#### [READING PASSAGE]
Introduction
There is no shortage of a need for connecting to data in various systems. These integrations are often done by pulling data from web APIs, specifically over HTTP. To get this data available in another database, usually a tool such as SSIS or another programming language is involved to utilize their HTTP libraries to connect to the API and load its data into a database.
This article aims to remove the need for other programming languages or tools by utilizing SQL Server's CLR integration to create a function that allows sending HTTP requests and receiving the responses directly in the database. It still utilizes another programming language to do the HTTP request, but it's a single object that is created once and can then be used to query the internet (literally!) from SQL. This has a lot of potential to cut back on development time and also simplify architecture.

#### [INFORMATION SHOWN]

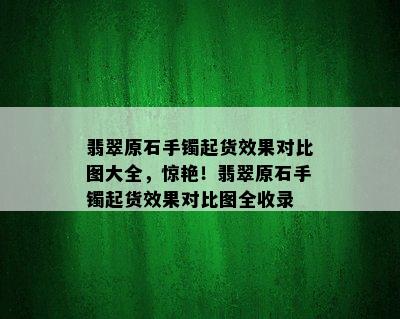 翡翠原石手镯起货效果对比图大全，惊艳！翡翠原石手镯起货效果对比图全收录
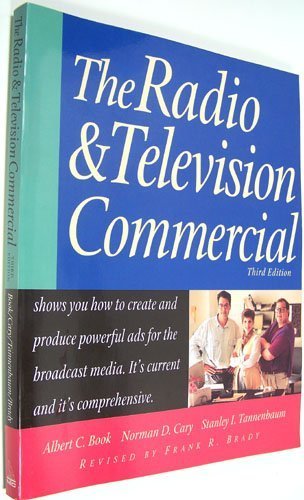 The Radio and Television Commercial - Stanley I. Tannenbaum; Albert C. Book; Norman D. Cary; Frank R. Brady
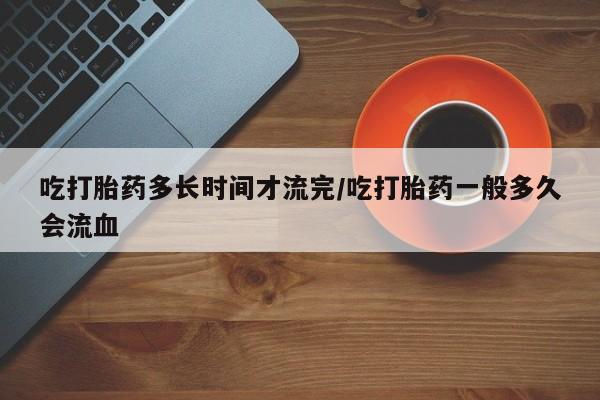 私人卖打胎药微信号吃打胎药多长时间才流完/吃打胎药一般多久会流血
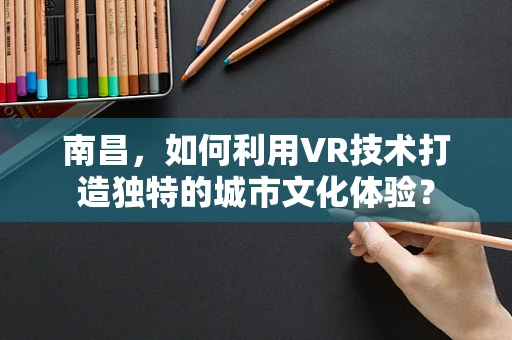 南昌，如何利用VR技术打造独特的城市文化体验？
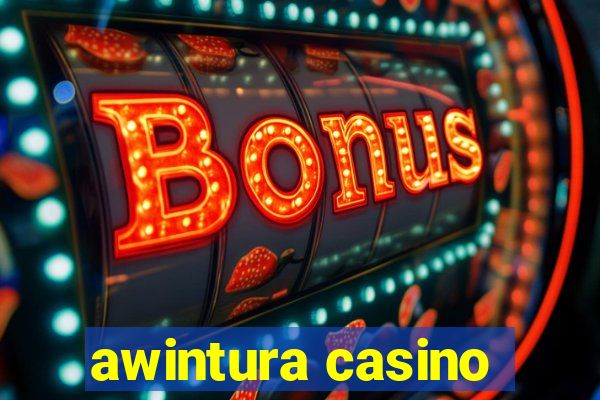 awintura casino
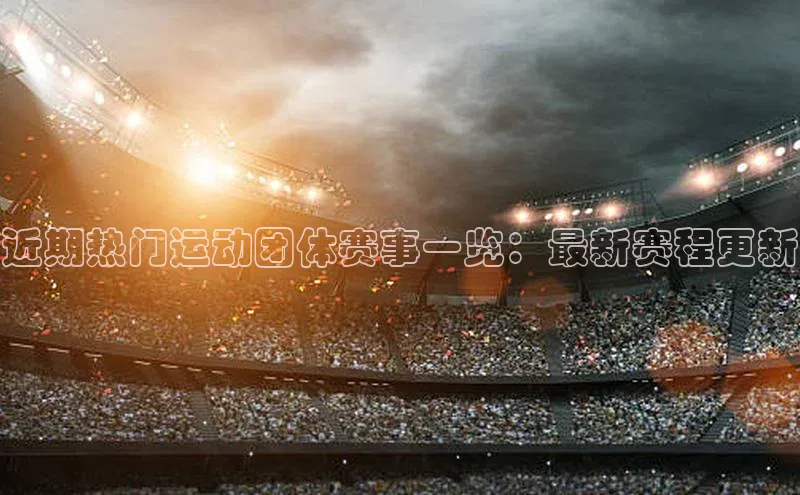 近期热门运动团体赛事一览：最新赛程更新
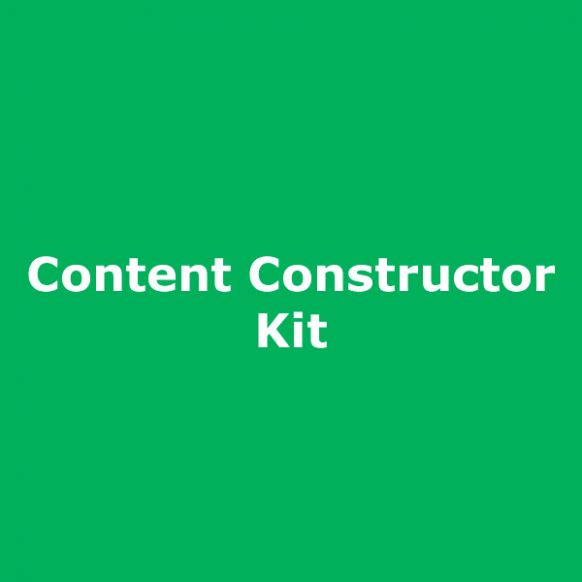 Content Constructor Kit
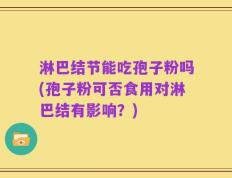 淋巴结节能吃孢子粉吗(孢子粉可否食用对淋巴结有影响？)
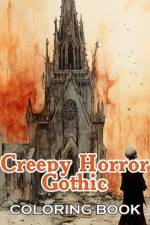 Creepy Horror Gothic Coloring Book af John Nicholas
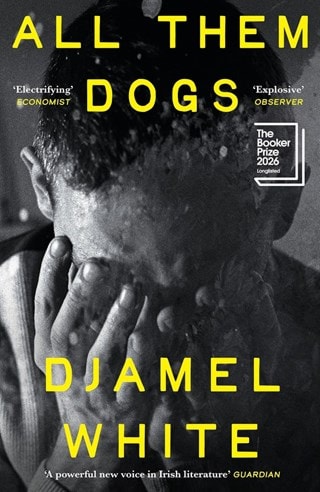 All Them Dogs Hardback By Djamel White
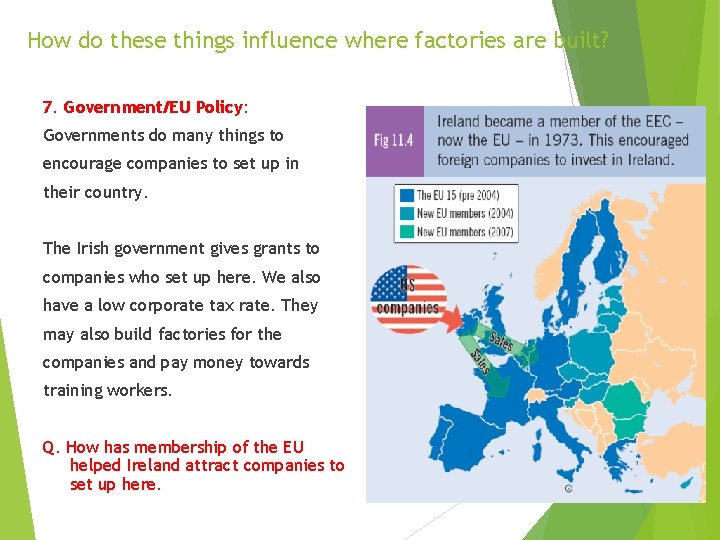 How do these things influence where factories are built? 7. Government/EU Policy: Governments do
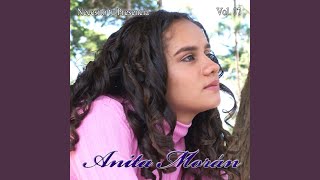 Video thumbnail of "Anita Morán - Mi Piloto"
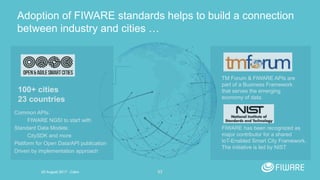 53
Adoption of FIWARE standards helps to build a connection
between industry and cities …
Common APIs:
FIWARE NGSI to start with
Standard Data Models:
CitySDK and more
Platform for Open Data/API publication
Driven by implementation approach
100+ cities
23 countries
TM Forum & FIWARE APIs are
part of a Business Framework
that serves the emerging
economy of data.
FIWARE has been recognized as
major contributor for a shared
IoT-Enabled Smart City Framework.
The initiative is led by NIST
20 August 2017 - Cairo
 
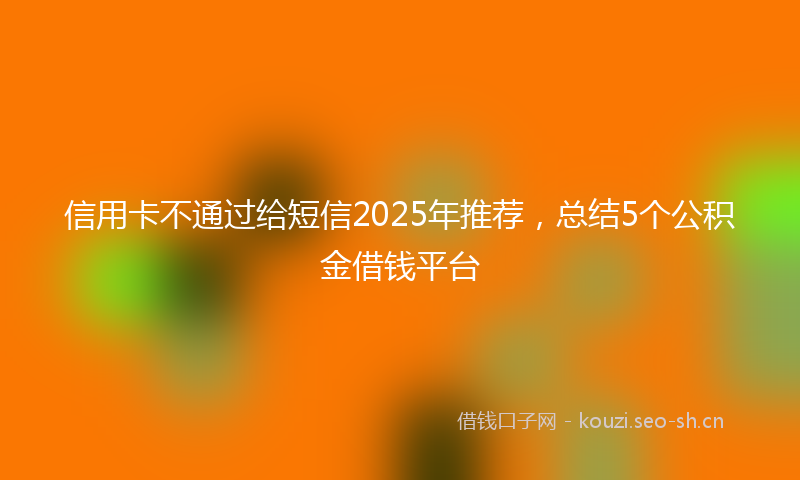 信用卡不通过给短信2025年推荐，总结5个公积金借钱平台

#### [TASKS TO PERFORM]
1. According to the introduction, which SQL Server feature does the article use to build a function that sends HTTP requests?
2. In the introduction, swap "database" for "data warehouse" throughout the stretch from "Introduction" through "also simplify architecture.", and write out the resulting passage.
3. Render this sentence from the introduction in Spanish: "These integrations are often done by pulling data from web APIs, specifically over HTTP."

#### [SOLUTION SET]
1. SQL Server's CLR integration.

2.
Introduction
There is no shortage of a need for connecting to data in various systems. These integrations are often done by pulling data from web APIs, specifically over HTTP. To get this data available in another data warehouse, usually a tool such as SSIS or another programming language is involved to utilize their HTTP libraries to connect to the API and load its data into a data warehouse.
This article aims to remove the need for other programming languages or tools by utilizing SQL Server's CLR integration to create a function that allows sending HTTP requests and receiving the responses directly in the data warehouse. It still utilizes another programming language to do the HTTP request, but it's a single object that is created once and can then be used to query the internet (literally!) from SQL. This has a lot of potential to cut back on development time and also simplify architecture.

3. Estas integraciones suelen realizarse extrayendo datos de API web, específicamente a través de HTTP.